SOURCE DOCUMENT —
━━━━━━━━━━━━━━━━━━━━━━━━━━━━━━
Oliver writes:
I become frustrated at trying to introduce more innovative methods of software development at the large IT consulting firm I work for. Are there any methods to trying to get 1980’s waterfall lovers to even think of rapid development techniques as anything but “silly crap suitable for start-ups but with not place in Real Development Companies” (paraphrased), or should I just quit and find somebody more exciting to work for?
Most people fear change because they overestimate the risks and underestimate the gains. If you want to convince them to change, you have to address both issues.
In my experience, the only way to address the perception of risk is through first-hand experiences that Nothing Bad Will Happen. Anecdotal, or even hard, data rarely sways anyone unless they’re already in a desperate situation.
So pick something small in your organization. Internal systems are usually a good fit. The worst that could happen is usually that you’ve wasted a little time (and organizations running waterfalls should be intimately experienced with wasting time for much less noble causes). You don’t end up looking foolish to clients (a common fear).
Pitch this system as a test balloon for another way of doing things. To smooth things further, you could throw a boon to kick it off the ground, like “Peter and me will come in on Saturday to set everything up for this”, so that you reflect that you have some skin in the game too and that you care.
Odds are that people will like how things work on the test trial (i.e., they’ll start reevaluating the gains). They’ll appreciate that you’re working in iterations, how quickly you can adapt to changes, and how enthusiastic people on that project seem to be.
If all goes well, this will lead to “why can’t we work like this on project X?”. Maybe this call won’t come from top decision makers right away, but it’ll come from anyone else who’s been exposed, and it’ll hopefully start an internal debate based on first-hand experience.
Then again, maybe it won’t. But at least you’ve given it a shot, so you won’t feel bad at all when you hand in your resignation and move on to a place that provides a more rewarding work environment.
Anonymous Coward
on 01 Oct 07My experience is that this doesn’t work, but it probably has a lot to do with the managers I’ve had to deal with.
━━━━━━━━━━━━━━━━━━━━━━━━━━━━━━
DATASET EXTRACT —
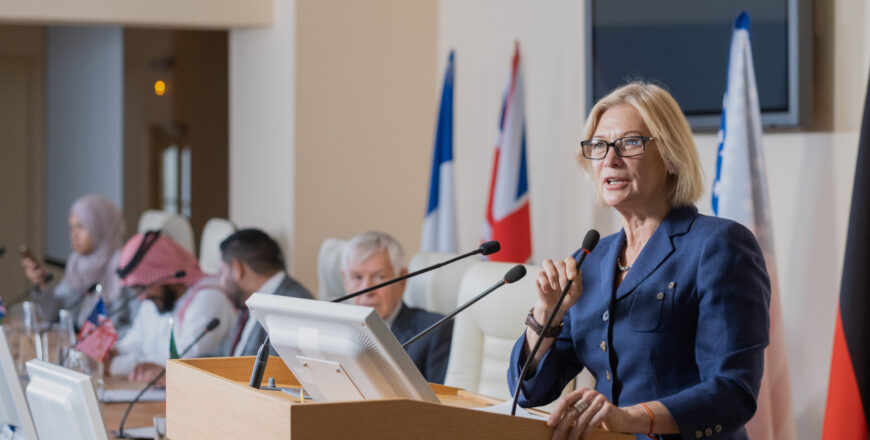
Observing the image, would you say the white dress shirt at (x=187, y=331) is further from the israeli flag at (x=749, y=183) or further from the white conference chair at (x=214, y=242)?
━━━━━━━━━━━━━━━━━━━━━━━━━━━━━━
OBJECTIVES —
a: Quote the passage of the article on introducing rapid development methods between "Most people fear" and "a desperate situation.", inclusive.
b: According to the article on introducing rapid development methods, why do most people fear change?

OUTPUTS —
a:
Most people fear change because they overestimate the risks and underestimate the gains. If you want to convince them to change, you have to address both issues.
In my experience, the only way to address the perception of risk is through first-hand experiences that Nothing Bad Will Happen. Anecdotal, or even hard, data rarely sways anyone unless they’re already in a desperate situation.

b: They overestimate the risks and underestimate the gains.